◆ **Задание**: Отфильтруйте данные ниже и выпишите каждую строку, в которой встречается слово «page». Регистр букв учитывается.

◆ **Записанные данные**:

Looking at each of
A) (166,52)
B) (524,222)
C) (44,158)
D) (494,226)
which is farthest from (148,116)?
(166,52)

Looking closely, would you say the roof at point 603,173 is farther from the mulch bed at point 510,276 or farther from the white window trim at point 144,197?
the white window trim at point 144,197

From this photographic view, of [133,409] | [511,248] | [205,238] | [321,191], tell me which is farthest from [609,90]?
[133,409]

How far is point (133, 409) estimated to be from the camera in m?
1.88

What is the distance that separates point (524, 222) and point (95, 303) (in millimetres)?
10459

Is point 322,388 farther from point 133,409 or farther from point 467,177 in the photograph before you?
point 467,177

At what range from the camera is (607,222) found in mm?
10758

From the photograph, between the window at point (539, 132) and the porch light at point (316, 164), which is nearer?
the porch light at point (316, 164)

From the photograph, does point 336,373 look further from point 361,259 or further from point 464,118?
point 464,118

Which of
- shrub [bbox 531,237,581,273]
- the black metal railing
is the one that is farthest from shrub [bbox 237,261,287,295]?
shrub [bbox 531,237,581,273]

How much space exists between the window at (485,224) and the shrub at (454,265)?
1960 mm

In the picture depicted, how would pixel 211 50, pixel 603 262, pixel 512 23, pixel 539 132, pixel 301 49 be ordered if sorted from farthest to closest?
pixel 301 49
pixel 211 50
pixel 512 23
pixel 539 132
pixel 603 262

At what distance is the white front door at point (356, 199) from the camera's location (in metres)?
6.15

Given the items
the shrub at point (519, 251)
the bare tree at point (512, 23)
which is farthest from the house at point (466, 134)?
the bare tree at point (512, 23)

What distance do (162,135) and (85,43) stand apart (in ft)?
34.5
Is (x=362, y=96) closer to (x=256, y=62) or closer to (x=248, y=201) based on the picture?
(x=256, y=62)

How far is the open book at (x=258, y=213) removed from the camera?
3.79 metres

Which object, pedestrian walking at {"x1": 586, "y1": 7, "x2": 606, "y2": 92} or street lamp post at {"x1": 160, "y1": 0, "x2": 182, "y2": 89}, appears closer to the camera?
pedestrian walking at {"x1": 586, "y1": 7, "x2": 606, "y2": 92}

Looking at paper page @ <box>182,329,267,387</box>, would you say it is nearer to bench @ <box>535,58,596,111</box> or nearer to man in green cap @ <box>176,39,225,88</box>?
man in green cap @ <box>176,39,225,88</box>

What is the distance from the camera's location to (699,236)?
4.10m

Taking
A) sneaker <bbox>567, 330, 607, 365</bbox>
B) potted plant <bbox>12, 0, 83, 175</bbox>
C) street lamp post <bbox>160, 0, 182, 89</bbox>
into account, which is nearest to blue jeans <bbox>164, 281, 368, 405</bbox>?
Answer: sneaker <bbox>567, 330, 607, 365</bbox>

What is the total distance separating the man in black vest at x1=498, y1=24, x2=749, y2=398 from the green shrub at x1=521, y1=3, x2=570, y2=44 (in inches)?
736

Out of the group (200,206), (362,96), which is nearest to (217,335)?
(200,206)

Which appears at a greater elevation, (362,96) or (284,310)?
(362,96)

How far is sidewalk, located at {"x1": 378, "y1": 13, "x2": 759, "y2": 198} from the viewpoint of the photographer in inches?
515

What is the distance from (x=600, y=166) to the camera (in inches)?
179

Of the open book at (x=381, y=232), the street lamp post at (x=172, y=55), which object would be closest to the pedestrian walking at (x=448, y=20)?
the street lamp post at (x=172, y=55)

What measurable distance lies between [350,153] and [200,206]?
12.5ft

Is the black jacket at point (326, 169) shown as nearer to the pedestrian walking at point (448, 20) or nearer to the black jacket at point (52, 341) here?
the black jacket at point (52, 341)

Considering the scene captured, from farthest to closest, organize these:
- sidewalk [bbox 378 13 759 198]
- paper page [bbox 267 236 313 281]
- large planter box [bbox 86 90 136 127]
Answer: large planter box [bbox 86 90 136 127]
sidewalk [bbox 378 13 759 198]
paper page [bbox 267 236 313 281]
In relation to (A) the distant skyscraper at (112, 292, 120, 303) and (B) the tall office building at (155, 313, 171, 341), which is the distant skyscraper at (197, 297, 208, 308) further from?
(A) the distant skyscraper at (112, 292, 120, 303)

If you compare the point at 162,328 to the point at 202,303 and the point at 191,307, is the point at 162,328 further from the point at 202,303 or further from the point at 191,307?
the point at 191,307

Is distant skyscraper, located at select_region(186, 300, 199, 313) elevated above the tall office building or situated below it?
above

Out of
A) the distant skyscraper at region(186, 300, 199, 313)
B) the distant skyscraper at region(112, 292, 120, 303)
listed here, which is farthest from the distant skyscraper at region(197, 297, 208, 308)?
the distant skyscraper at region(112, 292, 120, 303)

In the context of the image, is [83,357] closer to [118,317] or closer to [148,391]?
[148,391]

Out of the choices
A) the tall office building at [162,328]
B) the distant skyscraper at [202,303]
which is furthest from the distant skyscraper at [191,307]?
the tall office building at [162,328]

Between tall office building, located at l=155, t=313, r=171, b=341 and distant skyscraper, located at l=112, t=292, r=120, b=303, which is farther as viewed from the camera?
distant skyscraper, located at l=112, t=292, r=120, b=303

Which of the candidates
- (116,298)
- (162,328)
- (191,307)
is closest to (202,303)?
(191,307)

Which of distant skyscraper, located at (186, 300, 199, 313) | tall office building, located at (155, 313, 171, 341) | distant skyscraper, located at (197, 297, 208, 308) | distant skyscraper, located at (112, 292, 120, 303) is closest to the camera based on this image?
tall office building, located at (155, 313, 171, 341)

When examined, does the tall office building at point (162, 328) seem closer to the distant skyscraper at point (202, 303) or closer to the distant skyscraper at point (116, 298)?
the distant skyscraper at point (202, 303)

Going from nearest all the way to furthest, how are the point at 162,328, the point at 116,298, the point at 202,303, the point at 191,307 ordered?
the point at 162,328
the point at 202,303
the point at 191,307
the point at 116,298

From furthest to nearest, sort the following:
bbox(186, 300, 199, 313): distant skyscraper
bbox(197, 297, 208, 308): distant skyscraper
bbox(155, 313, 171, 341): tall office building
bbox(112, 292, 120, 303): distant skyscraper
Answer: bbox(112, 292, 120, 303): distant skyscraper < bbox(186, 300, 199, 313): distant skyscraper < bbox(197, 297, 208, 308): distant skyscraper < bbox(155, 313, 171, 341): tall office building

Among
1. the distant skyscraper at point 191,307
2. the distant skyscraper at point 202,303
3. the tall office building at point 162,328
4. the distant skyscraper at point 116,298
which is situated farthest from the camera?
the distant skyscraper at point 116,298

==

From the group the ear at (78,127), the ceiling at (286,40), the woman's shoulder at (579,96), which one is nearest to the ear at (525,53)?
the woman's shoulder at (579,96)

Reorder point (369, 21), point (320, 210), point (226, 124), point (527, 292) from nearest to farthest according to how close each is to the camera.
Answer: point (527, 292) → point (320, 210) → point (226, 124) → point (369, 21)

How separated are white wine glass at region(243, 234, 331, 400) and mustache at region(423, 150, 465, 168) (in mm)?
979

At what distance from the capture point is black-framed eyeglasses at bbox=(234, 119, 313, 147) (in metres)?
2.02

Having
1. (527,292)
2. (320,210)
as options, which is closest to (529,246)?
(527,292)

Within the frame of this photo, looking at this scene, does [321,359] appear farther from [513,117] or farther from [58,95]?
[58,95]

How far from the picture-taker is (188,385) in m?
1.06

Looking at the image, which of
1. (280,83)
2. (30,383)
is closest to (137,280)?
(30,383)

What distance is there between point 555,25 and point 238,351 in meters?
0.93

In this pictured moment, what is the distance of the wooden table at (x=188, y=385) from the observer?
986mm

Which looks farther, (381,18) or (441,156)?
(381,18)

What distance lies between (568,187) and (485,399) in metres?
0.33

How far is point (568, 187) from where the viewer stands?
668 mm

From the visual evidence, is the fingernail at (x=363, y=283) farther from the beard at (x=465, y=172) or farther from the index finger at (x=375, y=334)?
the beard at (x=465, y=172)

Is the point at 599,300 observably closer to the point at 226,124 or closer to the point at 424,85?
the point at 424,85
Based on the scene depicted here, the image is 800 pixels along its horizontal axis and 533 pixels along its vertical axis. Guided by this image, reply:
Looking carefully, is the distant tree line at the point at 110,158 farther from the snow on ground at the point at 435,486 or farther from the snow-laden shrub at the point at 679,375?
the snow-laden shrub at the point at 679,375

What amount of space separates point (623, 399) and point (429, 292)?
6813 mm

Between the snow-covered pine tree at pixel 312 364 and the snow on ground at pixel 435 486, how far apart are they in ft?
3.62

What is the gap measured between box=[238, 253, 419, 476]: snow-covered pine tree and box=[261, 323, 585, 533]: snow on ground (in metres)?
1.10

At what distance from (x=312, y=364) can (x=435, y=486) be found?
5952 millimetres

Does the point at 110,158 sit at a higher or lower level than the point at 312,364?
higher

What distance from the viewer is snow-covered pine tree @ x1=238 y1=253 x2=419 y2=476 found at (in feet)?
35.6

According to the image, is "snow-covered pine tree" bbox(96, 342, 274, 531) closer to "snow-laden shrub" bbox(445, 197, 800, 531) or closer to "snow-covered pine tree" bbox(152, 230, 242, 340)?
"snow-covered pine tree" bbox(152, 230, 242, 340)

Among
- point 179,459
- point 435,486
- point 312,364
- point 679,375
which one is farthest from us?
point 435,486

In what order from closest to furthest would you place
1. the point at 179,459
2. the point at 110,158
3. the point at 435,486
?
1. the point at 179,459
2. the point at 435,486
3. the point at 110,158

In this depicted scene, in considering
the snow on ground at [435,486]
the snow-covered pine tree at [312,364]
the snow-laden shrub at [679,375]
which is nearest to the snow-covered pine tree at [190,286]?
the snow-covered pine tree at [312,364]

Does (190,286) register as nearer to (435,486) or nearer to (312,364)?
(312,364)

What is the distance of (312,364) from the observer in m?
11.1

* * *

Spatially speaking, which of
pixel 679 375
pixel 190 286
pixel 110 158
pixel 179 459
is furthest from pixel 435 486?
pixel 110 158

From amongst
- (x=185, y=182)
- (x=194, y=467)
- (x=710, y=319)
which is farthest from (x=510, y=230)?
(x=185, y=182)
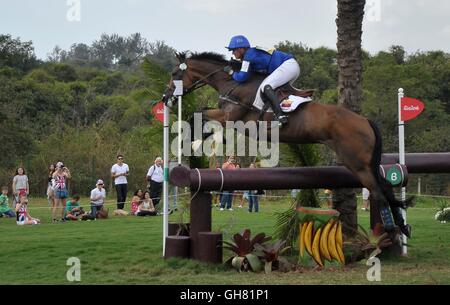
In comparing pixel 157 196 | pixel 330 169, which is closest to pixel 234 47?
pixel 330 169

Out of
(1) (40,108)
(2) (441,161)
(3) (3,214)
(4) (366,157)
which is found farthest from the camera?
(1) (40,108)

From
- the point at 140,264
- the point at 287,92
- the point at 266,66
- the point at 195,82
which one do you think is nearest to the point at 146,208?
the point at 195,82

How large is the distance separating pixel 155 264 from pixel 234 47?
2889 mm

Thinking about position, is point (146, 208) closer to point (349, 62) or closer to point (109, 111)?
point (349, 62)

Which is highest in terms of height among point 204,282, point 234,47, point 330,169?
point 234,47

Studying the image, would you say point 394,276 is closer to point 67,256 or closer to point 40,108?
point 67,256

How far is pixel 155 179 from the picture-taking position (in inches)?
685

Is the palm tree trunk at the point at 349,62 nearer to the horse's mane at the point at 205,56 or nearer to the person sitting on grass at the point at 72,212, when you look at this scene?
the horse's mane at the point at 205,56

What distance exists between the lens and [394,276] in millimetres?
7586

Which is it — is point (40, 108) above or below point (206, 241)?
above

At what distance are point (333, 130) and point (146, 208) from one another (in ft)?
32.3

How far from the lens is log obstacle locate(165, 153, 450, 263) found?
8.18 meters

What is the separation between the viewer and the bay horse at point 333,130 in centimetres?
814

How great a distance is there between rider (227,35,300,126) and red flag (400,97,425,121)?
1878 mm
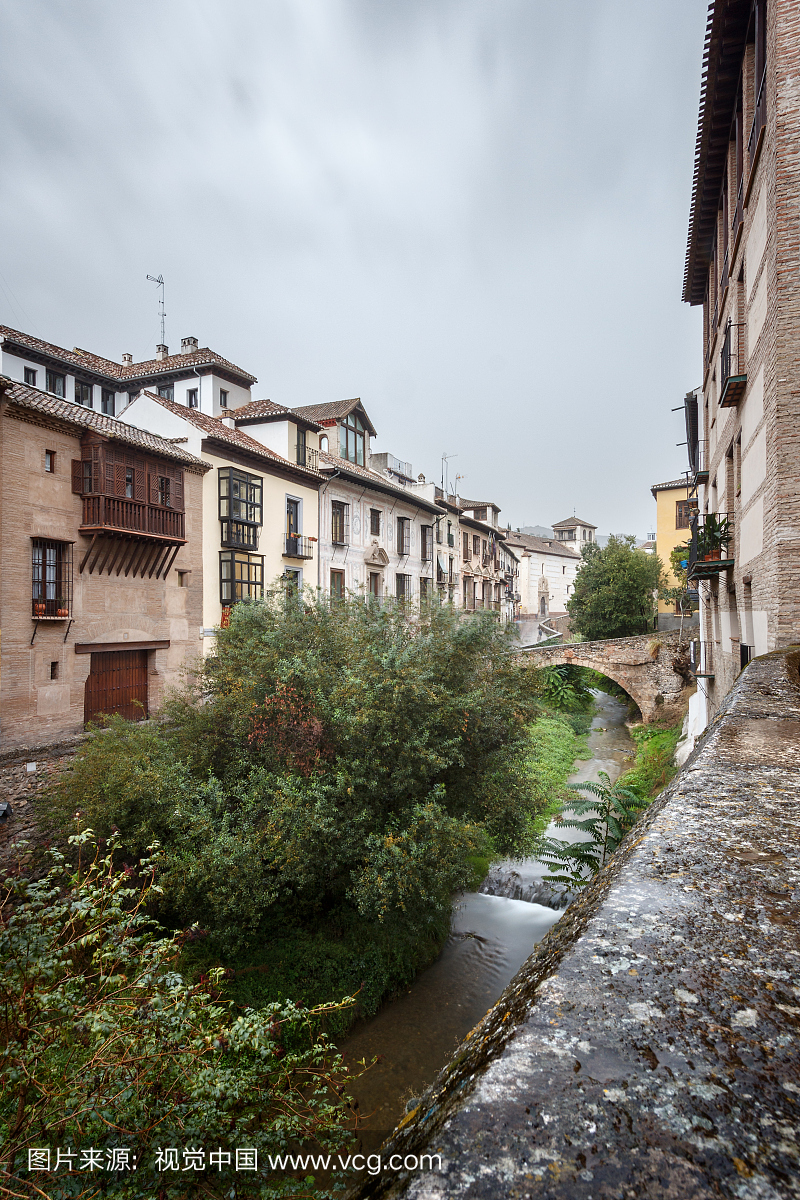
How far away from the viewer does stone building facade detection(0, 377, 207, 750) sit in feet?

◆ **Решение задачи**:
Looking at paper page @ <box>182,329,267,387</box>, would you say it is nearer to bench @ <box>535,58,596,111</box> or nearer to man in green cap @ <box>176,39,225,88</box>?
- paper page [bbox 267 236 313 281]
paper page [bbox 267 236 313 281]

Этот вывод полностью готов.